* [TASK GOAL]: Type out every line below exactly as it reads.

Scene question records
★ ★ ★

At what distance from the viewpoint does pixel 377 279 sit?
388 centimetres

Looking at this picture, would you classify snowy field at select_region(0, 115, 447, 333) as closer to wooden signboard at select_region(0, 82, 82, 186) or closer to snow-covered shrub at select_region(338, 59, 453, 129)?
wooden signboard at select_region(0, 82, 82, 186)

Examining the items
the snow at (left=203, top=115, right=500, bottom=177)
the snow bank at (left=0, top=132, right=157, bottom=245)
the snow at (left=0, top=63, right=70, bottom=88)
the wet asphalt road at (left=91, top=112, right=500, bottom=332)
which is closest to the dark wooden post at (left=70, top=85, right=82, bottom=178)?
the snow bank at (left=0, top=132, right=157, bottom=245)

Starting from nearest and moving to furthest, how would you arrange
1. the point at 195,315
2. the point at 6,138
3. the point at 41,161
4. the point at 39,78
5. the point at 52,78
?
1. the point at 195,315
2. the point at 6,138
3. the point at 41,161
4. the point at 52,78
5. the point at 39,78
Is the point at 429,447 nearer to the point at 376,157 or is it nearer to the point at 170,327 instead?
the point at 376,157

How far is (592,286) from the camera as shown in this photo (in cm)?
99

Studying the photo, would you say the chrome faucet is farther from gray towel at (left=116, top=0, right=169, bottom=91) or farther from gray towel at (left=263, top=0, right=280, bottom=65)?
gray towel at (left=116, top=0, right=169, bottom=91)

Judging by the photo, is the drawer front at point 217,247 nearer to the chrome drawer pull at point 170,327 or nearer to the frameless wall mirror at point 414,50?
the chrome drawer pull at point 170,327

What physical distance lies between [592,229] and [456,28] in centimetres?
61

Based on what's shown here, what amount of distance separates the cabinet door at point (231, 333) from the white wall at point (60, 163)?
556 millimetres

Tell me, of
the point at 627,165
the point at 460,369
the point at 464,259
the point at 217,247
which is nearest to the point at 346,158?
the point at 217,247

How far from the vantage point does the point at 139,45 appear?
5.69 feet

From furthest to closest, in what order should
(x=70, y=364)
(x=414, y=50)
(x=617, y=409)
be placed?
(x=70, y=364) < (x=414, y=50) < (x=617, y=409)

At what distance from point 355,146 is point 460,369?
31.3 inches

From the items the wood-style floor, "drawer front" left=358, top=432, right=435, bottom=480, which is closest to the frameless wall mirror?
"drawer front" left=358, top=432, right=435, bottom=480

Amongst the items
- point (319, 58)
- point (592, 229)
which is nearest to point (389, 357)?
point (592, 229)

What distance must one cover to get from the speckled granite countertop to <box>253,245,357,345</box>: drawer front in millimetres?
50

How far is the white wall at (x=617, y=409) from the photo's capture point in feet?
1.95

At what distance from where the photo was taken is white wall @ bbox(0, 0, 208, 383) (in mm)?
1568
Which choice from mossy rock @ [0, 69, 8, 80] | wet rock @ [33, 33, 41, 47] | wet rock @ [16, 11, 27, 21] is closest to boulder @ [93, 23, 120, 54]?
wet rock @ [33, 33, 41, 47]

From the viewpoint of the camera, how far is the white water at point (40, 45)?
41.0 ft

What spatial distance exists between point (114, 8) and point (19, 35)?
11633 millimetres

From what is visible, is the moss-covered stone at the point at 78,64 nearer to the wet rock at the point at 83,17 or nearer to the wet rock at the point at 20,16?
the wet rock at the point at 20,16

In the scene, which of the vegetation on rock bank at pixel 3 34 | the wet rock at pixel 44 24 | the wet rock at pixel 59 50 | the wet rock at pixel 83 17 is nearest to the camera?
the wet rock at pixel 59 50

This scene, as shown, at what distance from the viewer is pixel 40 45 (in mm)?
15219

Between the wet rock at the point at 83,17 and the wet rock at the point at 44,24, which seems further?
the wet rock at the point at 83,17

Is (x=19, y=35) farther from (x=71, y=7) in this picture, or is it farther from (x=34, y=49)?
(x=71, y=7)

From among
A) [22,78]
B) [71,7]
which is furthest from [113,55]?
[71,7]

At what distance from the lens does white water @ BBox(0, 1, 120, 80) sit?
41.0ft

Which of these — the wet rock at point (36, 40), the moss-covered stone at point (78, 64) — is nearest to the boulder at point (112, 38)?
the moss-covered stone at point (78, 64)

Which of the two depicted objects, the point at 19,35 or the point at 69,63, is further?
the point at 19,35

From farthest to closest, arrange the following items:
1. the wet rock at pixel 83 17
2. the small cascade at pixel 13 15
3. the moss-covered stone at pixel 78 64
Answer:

★ ★ ★

* [TASK SOLUTION]:
At what distance from the viewpoint does pixel 377 279 sit?
388 centimetres

Looking at this picture, would you classify snowy field at select_region(0, 115, 447, 333) as closer to wooden signboard at select_region(0, 82, 82, 186) or closer to snow-covered shrub at select_region(338, 59, 453, 129)?
wooden signboard at select_region(0, 82, 82, 186)

Examining the items
the snow at (left=203, top=115, right=500, bottom=177)
the snow bank at (left=0, top=132, right=157, bottom=245)
the snow at (left=0, top=63, right=70, bottom=88)
the wet asphalt road at (left=91, top=112, right=500, bottom=332)
which is closest to the dark wooden post at (left=70, top=85, right=82, bottom=178)?
the snow bank at (left=0, top=132, right=157, bottom=245)

Starting from nearest and moving to furthest, how would you arrange
1. the point at 195,315
2. the point at 6,138
3. the point at 41,161
4. the point at 39,78
5. the point at 52,78
?
1. the point at 195,315
2. the point at 6,138
3. the point at 41,161
4. the point at 52,78
5. the point at 39,78
Is the point at 429,447 nearer to the point at 376,157 or is it nearer to the point at 170,327 instead?
the point at 376,157

How far is (592,286) from the camera as shown in this photo (in cm)?
99

Studying the photo, would you say the chrome faucet is farther from gray towel at (left=116, top=0, right=169, bottom=91) or farther from gray towel at (left=263, top=0, right=280, bottom=65)?
gray towel at (left=116, top=0, right=169, bottom=91)

Judging by the photo, is the drawer front at point 217,247 nearer to the chrome drawer pull at point 170,327 or nearer to the frameless wall mirror at point 414,50?
the chrome drawer pull at point 170,327

What physical distance lies between [592,229] and [456,28] in centimetres?
61

Based on what's shown here, what amount of distance separates the cabinet door at point (231, 333) from the white wall at point (60, 163)?
556 millimetres

Tell me, of
the point at 627,165
the point at 460,369
the point at 464,259
the point at 217,247
which is nearest to the point at 346,158?
the point at 217,247

How far from the vantage point does the point at 139,45 appear?
5.69 feet

From furthest to closest, in what order should
(x=70, y=364)
(x=414, y=50)
(x=617, y=409)
be placed?
(x=70, y=364) < (x=414, y=50) < (x=617, y=409)

At what distance from point 355,146 is point 460,369?
31.3 inches

From the items the wood-style floor, "drawer front" left=358, top=432, right=435, bottom=480, which is closest to the frameless wall mirror?
"drawer front" left=358, top=432, right=435, bottom=480

Amongst the items
- point (319, 58)
- point (592, 229)
which is nearest to point (389, 357)?
point (592, 229)

What distance must one cover to get from the speckled granite countertop to <box>253,245,357,345</box>: drawer front in millimetres?
50

How far is the white wall at (x=617, y=409) from the photo's capture point in feet?
1.95

At what distance from where the photo was taken is white wall @ bbox(0, 0, 208, 383) (in mm)?
1568
Which choice from mossy rock @ [0, 69, 8, 80] | wet rock @ [33, 33, 41, 47] | wet rock @ [16, 11, 27, 21] is closest to boulder @ [93, 23, 120, 54]?
wet rock @ [33, 33, 41, 47]

From the viewpoint of the camera, how far is the white water at point (40, 45)?
41.0 ft

What spatial distance exists between point (114, 8) and point (19, 35)?
11633 millimetres

From what is visible, is the moss-covered stone at the point at 78,64 nearer to the wet rock at the point at 83,17 or nearer to the wet rock at the point at 20,16?
the wet rock at the point at 20,16

In the scene, which of the vegetation on rock bank at pixel 3 34 | the wet rock at pixel 44 24 | the wet rock at pixel 59 50 | the wet rock at pixel 83 17 is nearest to the camera?
the wet rock at pixel 59 50

This scene, as shown, at what distance from the viewer is pixel 40 45 (in mm)?
15219

Between the wet rock at the point at 83,17 and the wet rock at the point at 44,24, which seems further?
the wet rock at the point at 83,17

Is (x=19, y=35) farther from (x=71, y=7) in this picture, or is it farther from (x=34, y=49)?
(x=71, y=7)

From among
A) [22,78]
B) [71,7]
which is furthest from [113,55]?
[71,7]

At what distance from the lens does white water @ BBox(0, 1, 120, 80) sit?
41.0ft

Which of these — the wet rock at point (36, 40), the moss-covered stone at point (78, 64) — is nearest to the boulder at point (112, 38)?
the moss-covered stone at point (78, 64)

Which of the two depicted objects, the point at 19,35 or the point at 69,63, is further?
the point at 19,35

From farthest to closest, arrange the following items:
1. the wet rock at pixel 83 17
2. the small cascade at pixel 13 15
3. the moss-covered stone at pixel 78 64
Answer:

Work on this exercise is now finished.